No hard feelings, but I was there at the time.  I don't know what happened
in Europe, but in the US hundreds of billions of dollars were spent on
pollution control during the late 60s and 70s.  The discussions were very
public and environmental protection was a popular movement.

But, it was not a movement without a price.  My little neighborhood was a
great example of the tradeoff.  There was an old steel mill that dumped
wastes into the river.  The river was unswimmable at the time.  They were
required by state law to significantly reduce their pollution.

Since the plant was only marginally economic, US steel decided to close it
instead of spend the money on pollution control equipment. As a result about
2000 high paying blue collar jobs were lost.

25 years later, the area still hasn't recovered. Sons and daughters of
people that were upper middle class struggle to make lower middle class.
You may rail against US steel, but IIRC, they were not doing too well at the
time: they were only marginally profitable and had some years with losses.

But, very little was said at the time against the pollution regulations
because they caused the steel plant to close.  The damage to the river was
noticeable and the nation was considered well enough off to pay for
pollution controls.  I'm guessing that wouldn't have been true in the '30s,
but by the late 60s, we decided that the environment was important enough to
spend hundreds of billions on.

During the 70s, oil was associated with mid-East sheiks.  After the 1973
embargo, there was a presidential task force to make the US energy
independent by 1973. Oil was in strong political disfavor because of the
price hikes.  It was associated with derogatory images of Arabs, such as
"rag-head" and "camel jockey."

Given that background do you think that practical green power would have
been ignored.  President Carter made his energy policy, featuring
conservation, his single biggest focus.  How in the world could that be a
political climate where green was marginalized.

>For  many years they were ridiculed, and considered a fringe group,
treehuggers
> who didn't know what they were talking about.

That's certainly not true.  What was true was that there was a radical
sub-set who insisted that the engineering troubles of green power were not
engineering but the results of sinister forces.  Indeed, some of these ideas
were mainstream: the urban legend that big oil had bought the secret patent
rights to a carburetor that could turn a 20 mpg care into a 60 mpg car, just
so they would keep selling a lot of oil is a good example of this.
Arguments that secret patents were impossible or that such a carburetor was
also impossible were met with "that's what they want you to think."


>Politicians didn't care about  the environment, so nothing pro-environment
was done.

That is a  false statement, at least in the US.

> It's sad, really.

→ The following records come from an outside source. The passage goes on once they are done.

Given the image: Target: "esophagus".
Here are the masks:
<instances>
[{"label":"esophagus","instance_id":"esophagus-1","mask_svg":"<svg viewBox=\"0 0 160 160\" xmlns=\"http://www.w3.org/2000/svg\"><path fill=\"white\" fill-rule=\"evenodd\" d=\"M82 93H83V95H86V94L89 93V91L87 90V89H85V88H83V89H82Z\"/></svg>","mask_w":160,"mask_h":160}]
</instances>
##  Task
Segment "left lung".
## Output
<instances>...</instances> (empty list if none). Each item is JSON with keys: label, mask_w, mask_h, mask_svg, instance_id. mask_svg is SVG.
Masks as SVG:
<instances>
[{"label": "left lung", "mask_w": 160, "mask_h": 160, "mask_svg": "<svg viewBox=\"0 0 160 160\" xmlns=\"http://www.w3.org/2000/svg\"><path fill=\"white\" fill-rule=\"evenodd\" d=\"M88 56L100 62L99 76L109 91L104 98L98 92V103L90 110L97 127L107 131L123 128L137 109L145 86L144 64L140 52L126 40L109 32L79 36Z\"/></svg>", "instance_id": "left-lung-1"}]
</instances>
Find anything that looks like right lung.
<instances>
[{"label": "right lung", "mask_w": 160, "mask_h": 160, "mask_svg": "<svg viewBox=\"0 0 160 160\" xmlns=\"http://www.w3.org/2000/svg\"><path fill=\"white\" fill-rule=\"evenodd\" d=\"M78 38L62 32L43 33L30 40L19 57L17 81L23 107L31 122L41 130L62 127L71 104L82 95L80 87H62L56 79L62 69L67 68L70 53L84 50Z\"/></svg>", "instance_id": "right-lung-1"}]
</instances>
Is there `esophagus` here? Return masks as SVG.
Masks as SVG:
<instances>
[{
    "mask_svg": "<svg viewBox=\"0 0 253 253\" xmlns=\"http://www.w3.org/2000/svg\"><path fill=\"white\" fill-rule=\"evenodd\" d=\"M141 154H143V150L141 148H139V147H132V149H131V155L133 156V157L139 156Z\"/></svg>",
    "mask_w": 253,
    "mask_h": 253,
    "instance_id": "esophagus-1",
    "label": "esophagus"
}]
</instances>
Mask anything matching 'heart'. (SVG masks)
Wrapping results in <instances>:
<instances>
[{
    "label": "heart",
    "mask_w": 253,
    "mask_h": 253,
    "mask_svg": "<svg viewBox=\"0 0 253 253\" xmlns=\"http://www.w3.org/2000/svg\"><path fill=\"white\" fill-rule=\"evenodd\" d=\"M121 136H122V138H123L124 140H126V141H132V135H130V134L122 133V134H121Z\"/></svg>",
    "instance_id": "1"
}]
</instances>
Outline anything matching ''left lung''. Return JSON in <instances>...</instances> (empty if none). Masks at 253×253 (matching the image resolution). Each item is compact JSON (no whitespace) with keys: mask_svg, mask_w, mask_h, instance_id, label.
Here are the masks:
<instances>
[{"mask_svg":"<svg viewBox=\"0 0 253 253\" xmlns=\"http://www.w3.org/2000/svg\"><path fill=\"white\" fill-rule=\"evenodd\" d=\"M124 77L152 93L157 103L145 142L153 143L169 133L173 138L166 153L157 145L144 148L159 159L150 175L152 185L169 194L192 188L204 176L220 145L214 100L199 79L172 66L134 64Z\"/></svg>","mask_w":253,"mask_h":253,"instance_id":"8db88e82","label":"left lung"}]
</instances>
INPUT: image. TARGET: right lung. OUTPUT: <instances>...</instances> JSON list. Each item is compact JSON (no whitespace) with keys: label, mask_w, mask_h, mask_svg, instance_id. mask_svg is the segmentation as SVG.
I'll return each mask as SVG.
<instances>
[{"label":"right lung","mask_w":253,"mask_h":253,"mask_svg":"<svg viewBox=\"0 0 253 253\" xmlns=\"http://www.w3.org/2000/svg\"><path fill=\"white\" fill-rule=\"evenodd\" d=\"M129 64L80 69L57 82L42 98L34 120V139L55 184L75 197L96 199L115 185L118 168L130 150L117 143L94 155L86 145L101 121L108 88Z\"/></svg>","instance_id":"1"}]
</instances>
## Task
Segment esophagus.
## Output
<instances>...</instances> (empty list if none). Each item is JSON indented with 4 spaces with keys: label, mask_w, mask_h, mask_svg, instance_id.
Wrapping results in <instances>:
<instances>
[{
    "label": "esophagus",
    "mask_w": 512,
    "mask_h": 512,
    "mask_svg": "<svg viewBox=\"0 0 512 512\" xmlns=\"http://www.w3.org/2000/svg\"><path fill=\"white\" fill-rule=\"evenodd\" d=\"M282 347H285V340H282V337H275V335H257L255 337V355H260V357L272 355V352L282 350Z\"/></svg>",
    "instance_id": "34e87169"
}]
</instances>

Politicians turning pro-environment, not for the
> environment but to look good in the eyes of the public when it's election
> time...

Ah, I though you wanted democracy.  Are you suggesting the politicians do
things that the public doesn't want them to do?

>
> >So, its not as though nothing has happened.  But, except for nuclear,
green
> >power sources are just not practical, so all we get for those is
advertising
> >and high price pilot projects that are "the wave of the future" every few
> >years.
>
> These projects have been around for a few decades now, so obviously people
> have thought it to be a good idea for a few decades as well. (If nobody
> would like the idea, nobody would have poored money into R&D.)
>

If they worked, they would have been great.  They have been politically
popular for years.  So, even unfeasible programs get funding because they
make politicians look like they are supporting green energy. Indeed, you've
argued both ways.  If R&D isn't funded, its proof that we haven't tried.  If
it is, its evidence that things will work.  Remember, as I think Heisenburg
said, "Research is what I do when I don't know what I am doing."  Many times
research projects that look promising at the start turn out to be duds.
Fusion energy is a good example of this.  That's just the nature of
research.  You place your bets and you take your chances.

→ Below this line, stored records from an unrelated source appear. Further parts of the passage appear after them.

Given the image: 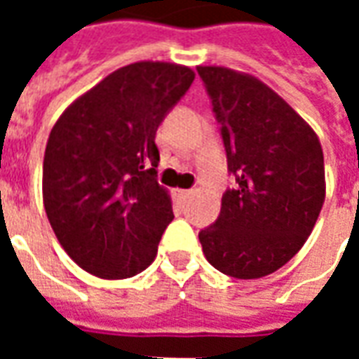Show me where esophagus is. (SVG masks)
I'll return each mask as SVG.
<instances>
[{"label":"esophagus","mask_w":359,"mask_h":359,"mask_svg":"<svg viewBox=\"0 0 359 359\" xmlns=\"http://www.w3.org/2000/svg\"><path fill=\"white\" fill-rule=\"evenodd\" d=\"M190 192H192V190H187V188H177V190H175V196H177V198H188Z\"/></svg>","instance_id":"esophagus-1"}]
</instances>
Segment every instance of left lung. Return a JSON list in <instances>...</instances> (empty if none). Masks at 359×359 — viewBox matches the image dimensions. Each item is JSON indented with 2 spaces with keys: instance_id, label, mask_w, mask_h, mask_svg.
Masks as SVG:
<instances>
[{
  "instance_id": "left-lung-1",
  "label": "left lung",
  "mask_w": 359,
  "mask_h": 359,
  "mask_svg": "<svg viewBox=\"0 0 359 359\" xmlns=\"http://www.w3.org/2000/svg\"><path fill=\"white\" fill-rule=\"evenodd\" d=\"M221 123L229 171L221 215L200 233L205 259L234 278L280 269L306 244L325 202L316 130L265 82L229 67H198Z\"/></svg>"
}]
</instances>
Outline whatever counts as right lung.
I'll use <instances>...</instances> for the list:
<instances>
[{
  "instance_id": "add662e5",
  "label": "right lung",
  "mask_w": 359,
  "mask_h": 359,
  "mask_svg": "<svg viewBox=\"0 0 359 359\" xmlns=\"http://www.w3.org/2000/svg\"><path fill=\"white\" fill-rule=\"evenodd\" d=\"M187 65L138 61L79 95L46 146V215L74 264L100 278L133 277L157 256L172 221L157 184V126L194 81Z\"/></svg>"
}]
</instances>
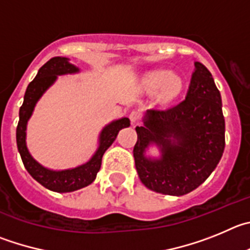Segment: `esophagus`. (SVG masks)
<instances>
[{"mask_svg": "<svg viewBox=\"0 0 250 250\" xmlns=\"http://www.w3.org/2000/svg\"><path fill=\"white\" fill-rule=\"evenodd\" d=\"M128 117H129L130 122H132V123H137L139 121V118H141V113H139L138 111H132Z\"/></svg>", "mask_w": 250, "mask_h": 250, "instance_id": "1", "label": "esophagus"}]
</instances>
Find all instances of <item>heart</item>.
I'll return each mask as SVG.
<instances>
[{
  "mask_svg": "<svg viewBox=\"0 0 250 250\" xmlns=\"http://www.w3.org/2000/svg\"><path fill=\"white\" fill-rule=\"evenodd\" d=\"M162 94H163L164 98H170L174 97L175 94L181 91L182 82L178 77L172 76L170 77V73L167 71H157L153 72L148 76L147 78V87L150 91H156V89L161 88Z\"/></svg>",
  "mask_w": 250,
  "mask_h": 250,
  "instance_id": "heart-1",
  "label": "heart"
}]
</instances>
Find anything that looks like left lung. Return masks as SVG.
I'll return each instance as SVG.
<instances>
[{"label":"left lung","instance_id":"8db88e82","mask_svg":"<svg viewBox=\"0 0 250 250\" xmlns=\"http://www.w3.org/2000/svg\"><path fill=\"white\" fill-rule=\"evenodd\" d=\"M187 96L167 109H148L143 125L137 127L133 148L139 179L148 189L168 195H184L201 186L223 156L226 123L222 98L212 73L194 62ZM156 144L157 160L145 149Z\"/></svg>","mask_w":250,"mask_h":250}]
</instances>
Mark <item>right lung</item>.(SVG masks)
I'll return each instance as SVG.
<instances>
[{
  "label": "right lung",
  "mask_w": 250,
  "mask_h": 250,
  "mask_svg": "<svg viewBox=\"0 0 250 250\" xmlns=\"http://www.w3.org/2000/svg\"><path fill=\"white\" fill-rule=\"evenodd\" d=\"M80 68L69 63L66 57H53L46 62L41 68L38 69L35 80L28 84L23 97V103L20 108V121L16 129V141L17 148L21 154L22 162L27 172L33 178L46 187L47 189L57 193L73 192L87 187L96 179L98 170L102 164V157L104 152L111 147V145L117 138V134L122 128L129 127V120L123 117L105 125L100 134V146L92 158L87 163L78 166L76 168L63 170H53L43 167L31 156L26 146V129L27 122L32 116L36 103L42 97V94L52 86L57 76L68 75V73H77Z\"/></svg>",
  "instance_id": "obj_1"
}]
</instances>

> Yet, despite that enthusiasm, green power still isn't as big as it could
> have been. Now why do I get the feeling that there are forces at work here
> that try to slow things down?

Like the laws of physics?


> Forces that would have a lot to lose, should
> green power get a large market share. Forces like, say, the oil business?

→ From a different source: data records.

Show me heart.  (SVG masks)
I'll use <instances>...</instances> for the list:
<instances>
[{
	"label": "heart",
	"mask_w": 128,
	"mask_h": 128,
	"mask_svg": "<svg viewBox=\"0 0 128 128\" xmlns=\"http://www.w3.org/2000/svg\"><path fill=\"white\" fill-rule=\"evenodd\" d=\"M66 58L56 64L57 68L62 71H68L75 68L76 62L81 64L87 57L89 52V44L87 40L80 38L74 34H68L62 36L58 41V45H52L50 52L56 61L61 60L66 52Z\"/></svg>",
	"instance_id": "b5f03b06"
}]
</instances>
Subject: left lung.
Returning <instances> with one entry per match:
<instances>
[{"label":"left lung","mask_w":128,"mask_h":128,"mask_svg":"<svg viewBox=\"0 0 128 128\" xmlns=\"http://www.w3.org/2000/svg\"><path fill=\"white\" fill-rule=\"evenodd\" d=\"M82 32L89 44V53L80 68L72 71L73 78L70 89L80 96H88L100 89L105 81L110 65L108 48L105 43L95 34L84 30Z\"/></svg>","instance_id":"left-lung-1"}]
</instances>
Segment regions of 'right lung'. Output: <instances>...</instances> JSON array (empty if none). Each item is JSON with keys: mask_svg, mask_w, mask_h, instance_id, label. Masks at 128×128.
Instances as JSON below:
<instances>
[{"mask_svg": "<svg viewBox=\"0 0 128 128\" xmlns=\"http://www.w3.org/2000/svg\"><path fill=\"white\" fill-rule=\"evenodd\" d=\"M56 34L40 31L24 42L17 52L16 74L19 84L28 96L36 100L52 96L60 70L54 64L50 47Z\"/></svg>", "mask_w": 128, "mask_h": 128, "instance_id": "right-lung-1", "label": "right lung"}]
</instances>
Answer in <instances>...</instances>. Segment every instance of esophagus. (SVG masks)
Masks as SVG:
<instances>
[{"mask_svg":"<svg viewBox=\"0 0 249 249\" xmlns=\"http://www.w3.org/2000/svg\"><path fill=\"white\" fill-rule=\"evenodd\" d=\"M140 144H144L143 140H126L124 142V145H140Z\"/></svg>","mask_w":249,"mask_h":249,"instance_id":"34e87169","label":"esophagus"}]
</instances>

Jeroen, engineering programs don't work and you blame oil companies.  As I
tried to explain to the leadership team at my old company, engineering
problems don't go away because we have plans that say they will. Some
problems are very very hard.  As I stated in a previous post, big oil isn't
all that big, as corporations go.  If solar cells were feasible, why
wouldn't one of the bigger electronics/chip companies invest in research,
development, and production; get patents,  and make a killing.  If you look
at fortune 500 companies, there are more companies in the top 50 that could
profit hugely from solar cells than there are oil companies that could lose
money.  Why in the world would they be afraid of taking on oil?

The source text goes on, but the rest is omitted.